Talking to engines 101

It all began when my dad and i wanted to go on a relaxing sailing cruise last weekend. My friends all had church, or had some homework, babysitting, or soccor to do, so i invited my one frined who went out on the last boat. She one year younger than I, so we never see each other, but we have a great time anyway. Well, there wasn't much wind, so we used a little sail and went to our favorite beach. dad stayed on the boat, while i decided to take the Dingy out. i couldn't get the thing to start and niether could dad, at first, so we had to sit at the boat with the moter (shirley) in neutral. After talking with Shirley, and reminding her how beutiful a moter she was, we were finally given the okay to go. Dad suggested to take the gas can, and i thought that he had stowed on the dingy while he was fiddeling with the moter. He didn't. After we went to "shark tooth beach"- a beach that is covered with fossilized shark teeth- My friend, Emily, and I went to the next beach. After we got there we walked up and down the beach seeing if there was anything of interest on the beach. The tide was as high as i have ever seen it, because of all of the rain in the area. it was over some of the docks, not ours but still!

I decided that i would let Emily try her hand at steering the Dingy. I have my license for boating, but she dosn't, although i trained Em to be a Safety patrol, and iv'e known her for a couple years now, so i can trust her. We pushed the dingy off the beach and after squeeling from the icy chill of the fridgid water, we hopped in and i started the motor, as i congradulated Shirley on her looks. Started very quickly, very good, but i should have known that something was up. Shirley never starts when i want her to.

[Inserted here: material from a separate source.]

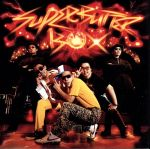【中古】 SUPER BUTTER BOX(SHM-CD) /SUPER BUTTER DOG 【中古】afb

about half a mile or so away from the shoal survivor, and the engine stops. Great. i fiddle with it and manage to go a couple more feet. Emily and i encourqage Shirley as well as we could. No change. I finally think to check the fuel... and no fuel. no fuel can. Crud.

A while ago, dad and i spent the night on the boat fixing a few things. After we were done we went out on the dingy and went fishing outisde of the Jetties. We got stopped by the police. fishing licenses, life preservers, a boating license for me, whistle... ect. no whistle. "we can yell" was the lame excuse my dad gave. So, we got a free whistle with the words "know before you go. Take a boating course." etched on the whistle. ironic that i should need that whistle to call my dad when i knew that i needed fuel before i went. Well, i blew that whistle, by the way, it is a great dog whistle. Dad never heard the whislte- funny i can STILL hear it- but heard the dogs going crazy just offshore, and all of the owners trying to get thier dog to be quiet. i was standing up and waving my arms insanly. my frined almost fell off the dingy she was laughing so hard! i'm going ot get her or that some day!

in the end, i have no dignity now, and this is another story that will go down in the frye family stupidness folder. Great. oh and Sorry to all of those poor pups!